Although there are a wide variety of treatments for ADD/ADHD, we have to remember that this is a multifactorial condition that warrants an extensive conversation with your provider before beginning any treatment options. Don’t jump to conclusions if your child likes to drape a towel across their back and run around the pool like superman for hours at a time (we would too if no one was looking).

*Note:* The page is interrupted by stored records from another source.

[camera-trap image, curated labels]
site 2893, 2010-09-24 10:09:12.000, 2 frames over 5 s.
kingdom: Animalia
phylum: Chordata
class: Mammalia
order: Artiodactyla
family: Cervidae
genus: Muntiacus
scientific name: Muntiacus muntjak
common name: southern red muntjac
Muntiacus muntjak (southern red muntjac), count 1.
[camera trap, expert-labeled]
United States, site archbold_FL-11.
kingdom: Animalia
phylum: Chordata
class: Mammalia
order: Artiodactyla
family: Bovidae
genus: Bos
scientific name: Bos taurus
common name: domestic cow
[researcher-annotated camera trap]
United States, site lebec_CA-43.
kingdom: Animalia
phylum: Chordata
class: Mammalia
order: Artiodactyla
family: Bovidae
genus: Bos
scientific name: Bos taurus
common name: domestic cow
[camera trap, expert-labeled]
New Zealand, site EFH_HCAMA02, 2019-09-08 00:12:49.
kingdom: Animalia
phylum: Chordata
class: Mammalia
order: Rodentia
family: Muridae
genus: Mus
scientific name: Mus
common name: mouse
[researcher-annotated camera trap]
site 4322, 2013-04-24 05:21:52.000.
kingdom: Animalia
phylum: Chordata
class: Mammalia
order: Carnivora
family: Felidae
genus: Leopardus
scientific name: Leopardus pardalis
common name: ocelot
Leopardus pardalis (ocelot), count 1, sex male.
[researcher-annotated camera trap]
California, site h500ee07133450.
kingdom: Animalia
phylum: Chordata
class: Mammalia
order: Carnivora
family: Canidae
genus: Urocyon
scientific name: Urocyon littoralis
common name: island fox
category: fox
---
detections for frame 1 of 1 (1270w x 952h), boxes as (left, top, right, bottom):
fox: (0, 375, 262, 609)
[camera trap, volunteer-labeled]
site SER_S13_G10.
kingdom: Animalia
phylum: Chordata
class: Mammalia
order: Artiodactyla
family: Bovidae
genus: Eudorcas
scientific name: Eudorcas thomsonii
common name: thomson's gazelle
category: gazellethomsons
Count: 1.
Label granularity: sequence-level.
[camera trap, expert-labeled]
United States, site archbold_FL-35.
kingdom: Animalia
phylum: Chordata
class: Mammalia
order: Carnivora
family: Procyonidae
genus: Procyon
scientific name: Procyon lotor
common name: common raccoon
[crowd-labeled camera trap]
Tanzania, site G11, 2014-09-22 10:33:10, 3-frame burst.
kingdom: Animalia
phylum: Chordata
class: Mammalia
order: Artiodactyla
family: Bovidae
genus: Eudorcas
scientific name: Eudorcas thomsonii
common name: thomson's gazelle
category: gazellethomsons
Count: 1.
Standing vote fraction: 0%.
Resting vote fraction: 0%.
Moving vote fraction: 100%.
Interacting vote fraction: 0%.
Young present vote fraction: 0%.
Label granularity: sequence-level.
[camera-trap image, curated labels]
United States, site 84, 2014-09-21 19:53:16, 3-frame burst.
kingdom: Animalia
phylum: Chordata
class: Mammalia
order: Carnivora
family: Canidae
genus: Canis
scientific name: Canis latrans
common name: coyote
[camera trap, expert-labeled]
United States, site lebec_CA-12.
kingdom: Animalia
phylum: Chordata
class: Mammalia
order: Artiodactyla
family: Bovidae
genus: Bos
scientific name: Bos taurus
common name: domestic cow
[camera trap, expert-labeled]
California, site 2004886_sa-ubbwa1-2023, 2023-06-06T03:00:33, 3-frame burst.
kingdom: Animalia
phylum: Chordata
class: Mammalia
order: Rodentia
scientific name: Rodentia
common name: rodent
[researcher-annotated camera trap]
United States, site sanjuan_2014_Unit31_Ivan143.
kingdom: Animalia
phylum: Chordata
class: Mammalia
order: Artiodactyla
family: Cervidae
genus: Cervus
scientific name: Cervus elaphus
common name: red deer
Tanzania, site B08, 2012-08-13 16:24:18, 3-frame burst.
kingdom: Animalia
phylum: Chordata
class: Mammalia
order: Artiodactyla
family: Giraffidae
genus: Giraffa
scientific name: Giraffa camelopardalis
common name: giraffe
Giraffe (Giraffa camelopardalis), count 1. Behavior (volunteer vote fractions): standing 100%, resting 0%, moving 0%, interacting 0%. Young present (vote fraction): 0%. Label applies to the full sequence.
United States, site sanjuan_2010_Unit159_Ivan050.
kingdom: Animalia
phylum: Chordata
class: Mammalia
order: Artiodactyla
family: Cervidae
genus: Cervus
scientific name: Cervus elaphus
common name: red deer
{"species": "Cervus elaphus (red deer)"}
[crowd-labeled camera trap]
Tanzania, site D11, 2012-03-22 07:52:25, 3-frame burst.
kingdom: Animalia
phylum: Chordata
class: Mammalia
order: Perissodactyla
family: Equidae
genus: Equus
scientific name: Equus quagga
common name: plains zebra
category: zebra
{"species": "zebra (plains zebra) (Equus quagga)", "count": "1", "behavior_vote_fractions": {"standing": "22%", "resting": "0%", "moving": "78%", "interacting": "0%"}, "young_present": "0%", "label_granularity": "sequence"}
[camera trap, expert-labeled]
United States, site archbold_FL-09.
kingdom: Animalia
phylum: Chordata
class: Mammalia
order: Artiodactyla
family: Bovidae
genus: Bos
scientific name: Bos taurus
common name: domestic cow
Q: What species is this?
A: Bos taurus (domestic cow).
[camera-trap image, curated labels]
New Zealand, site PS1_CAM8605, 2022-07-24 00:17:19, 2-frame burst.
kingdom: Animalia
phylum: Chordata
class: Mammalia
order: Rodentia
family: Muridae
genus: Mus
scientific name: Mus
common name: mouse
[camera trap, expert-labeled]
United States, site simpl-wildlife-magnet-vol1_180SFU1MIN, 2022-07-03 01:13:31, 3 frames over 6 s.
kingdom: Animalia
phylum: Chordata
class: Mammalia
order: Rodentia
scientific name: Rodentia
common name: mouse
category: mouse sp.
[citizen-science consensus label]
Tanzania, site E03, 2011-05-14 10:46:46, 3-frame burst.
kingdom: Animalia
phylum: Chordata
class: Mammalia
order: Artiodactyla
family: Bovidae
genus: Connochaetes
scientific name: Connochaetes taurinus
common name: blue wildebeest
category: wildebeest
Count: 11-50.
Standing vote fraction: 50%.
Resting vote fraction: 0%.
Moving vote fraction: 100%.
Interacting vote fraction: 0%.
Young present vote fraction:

- “Disorders Usually First Diagnosed in Infancy, Childhood, or Adolescence.” Diagnostic and Statistical Manual of Mental Disorders: DSM-IV. Arlington, VA.: American Psychiatric Association, 2007. Print.
- Jacobson, James L., and Alan Jacobson. “Attention Deficit Hyperactivity Disorder.” Psychiatric Secrets. 2nd ed. Philadelphia: Hanley & Belfus, 2001. Print.
- DiPiro, Joseph T. “Childhood Disorders.” Pharmacotherapy: A Pathophysiologic Approach. 7th ed. New York: McGraw-Hill, 2008. 1029-035. Print.
- Schneider, Robert K., and James L. Levenson. “Adult ADD.” Psychiatry Essentials for Primary Care. Philadelphia: American College of Physicians, 2008. Print.